Problem statement >>
In full and unchanged, set down the entries that follow, with no images.

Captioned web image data
··········

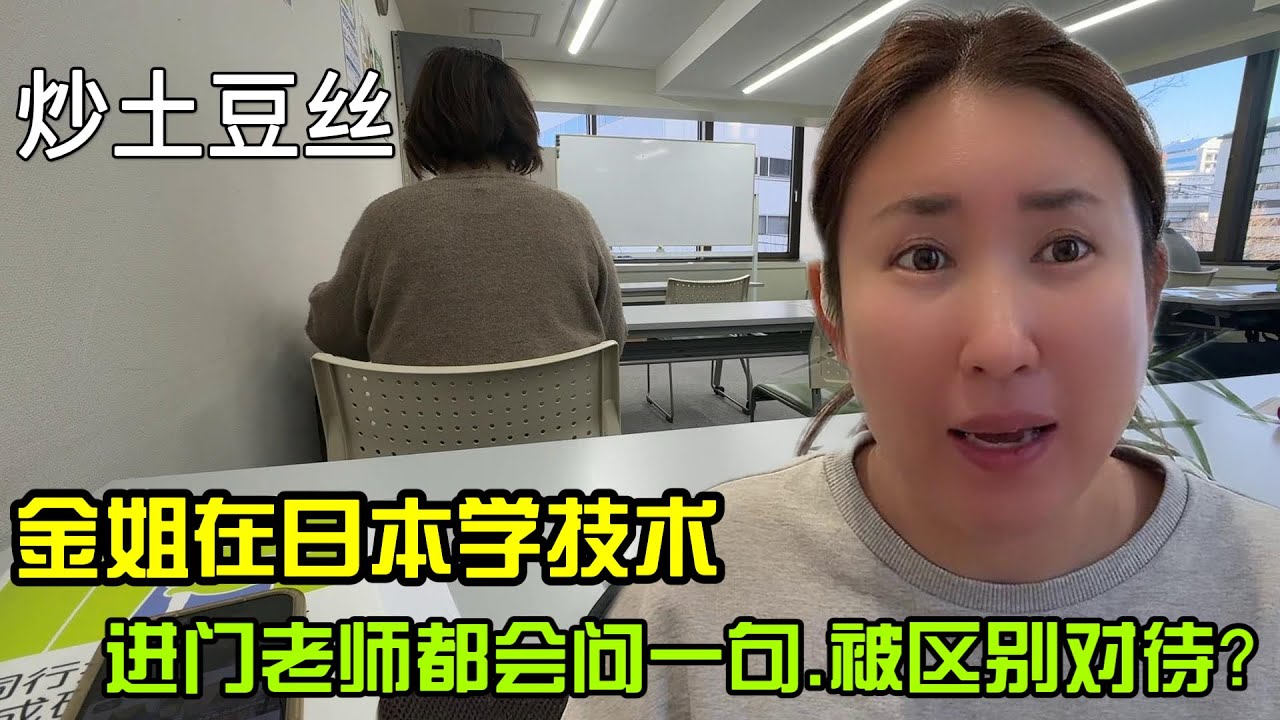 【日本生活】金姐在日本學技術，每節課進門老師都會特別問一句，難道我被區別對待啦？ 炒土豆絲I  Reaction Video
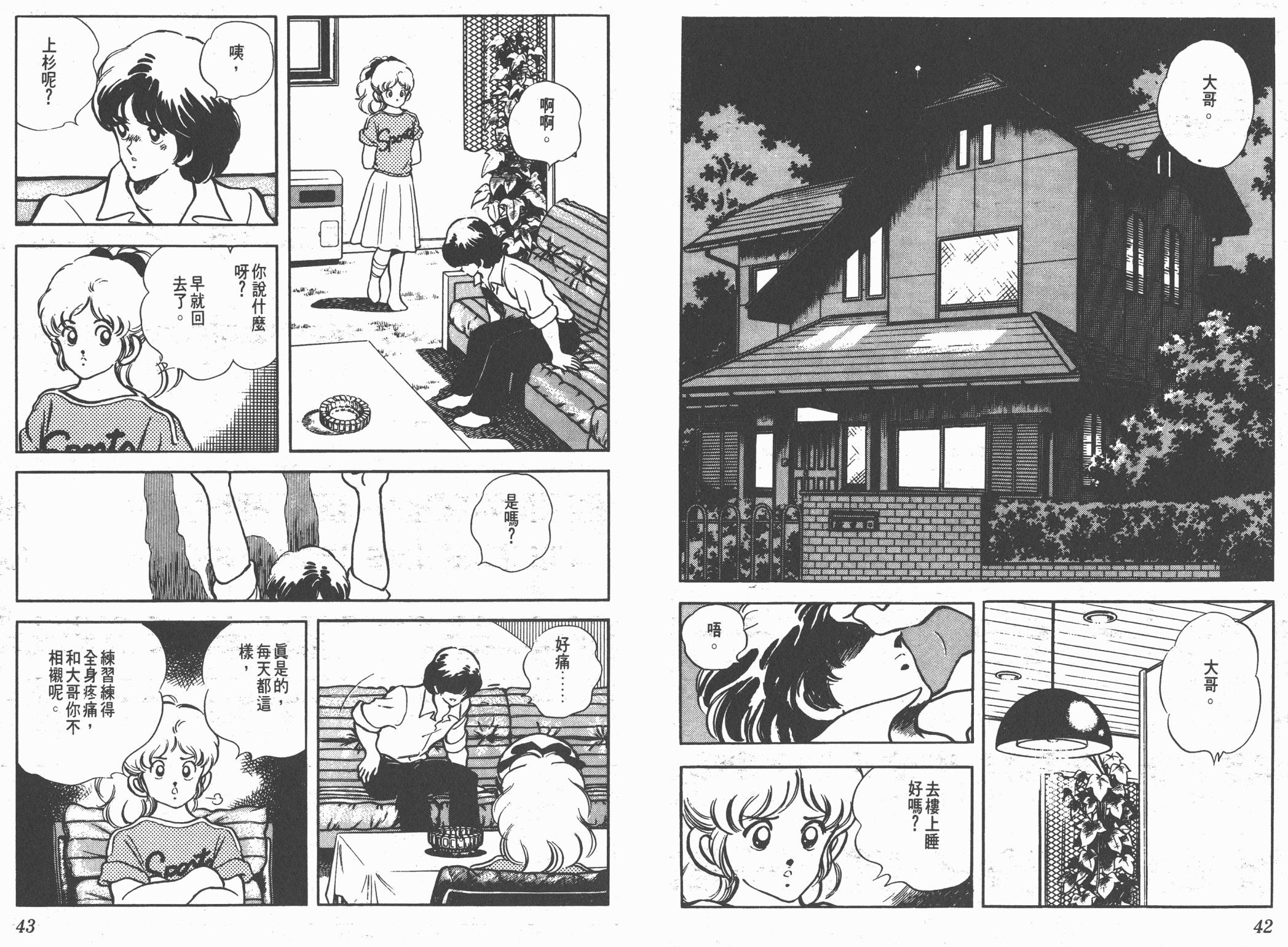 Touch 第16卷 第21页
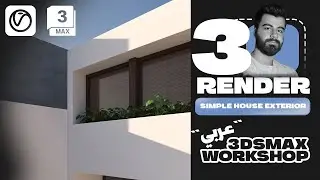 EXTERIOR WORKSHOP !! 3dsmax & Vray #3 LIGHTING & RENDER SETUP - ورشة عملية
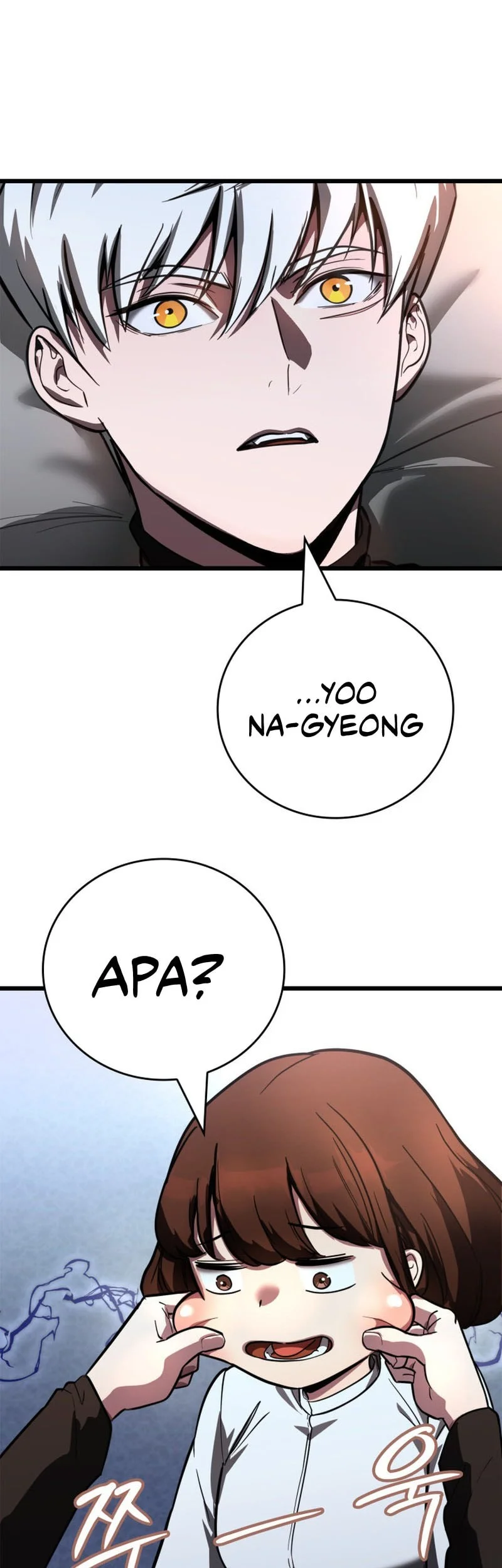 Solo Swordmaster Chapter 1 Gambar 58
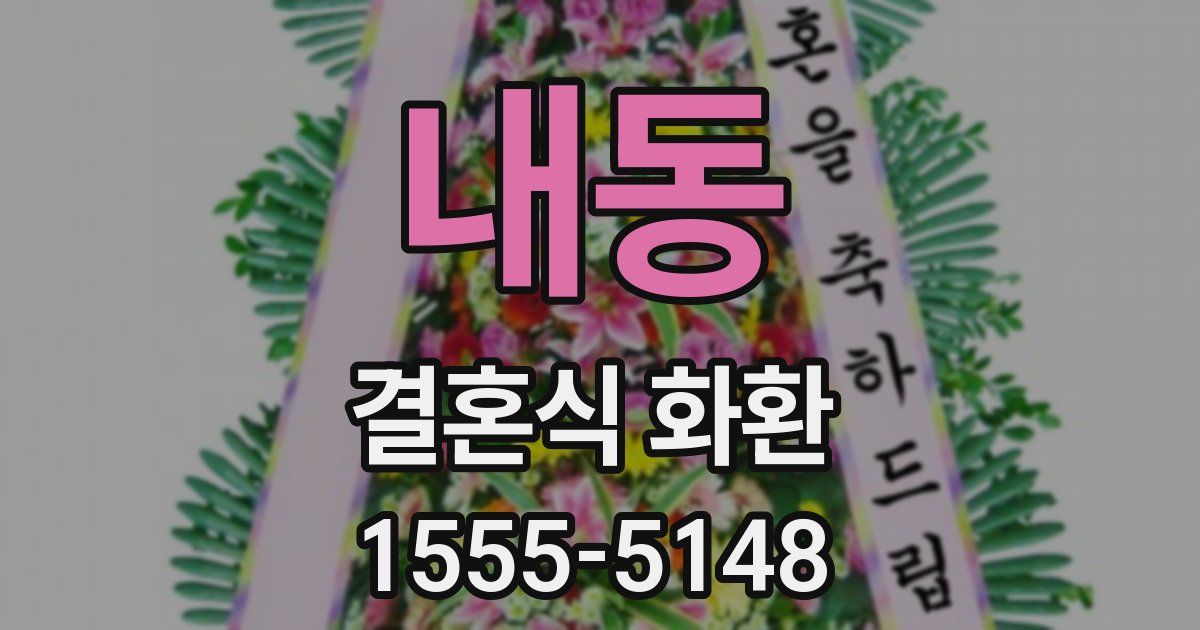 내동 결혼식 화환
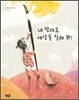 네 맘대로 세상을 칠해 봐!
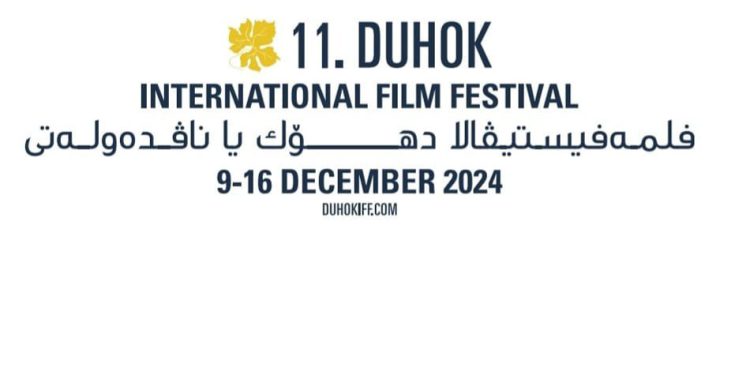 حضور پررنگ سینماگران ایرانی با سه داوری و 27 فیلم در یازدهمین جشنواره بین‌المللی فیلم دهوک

··········

Answer to this problem >>
 【日本生活】金姐在日本學技術，每節課進門老師都會特別問一句，難道我被區別對待啦？ 炒土豆絲I  Reaction Video
 Touch 第16卷 第21页
 EXTERIOR WORKSHOP !! 3dsmax & Vray #3 LIGHTING & RENDER SETUP - ورشة عملية
 Solo Swordmaster Chapter 1 Gambar 58
 내동 결혼식 화환
 네 맘대로 세상을 칠해 봐!
 حضور پررنگ سینماگران ایرانی با سه داوری و 27 فیلم در یازدهمین جشنواره بین‌المللی فیلم دهوک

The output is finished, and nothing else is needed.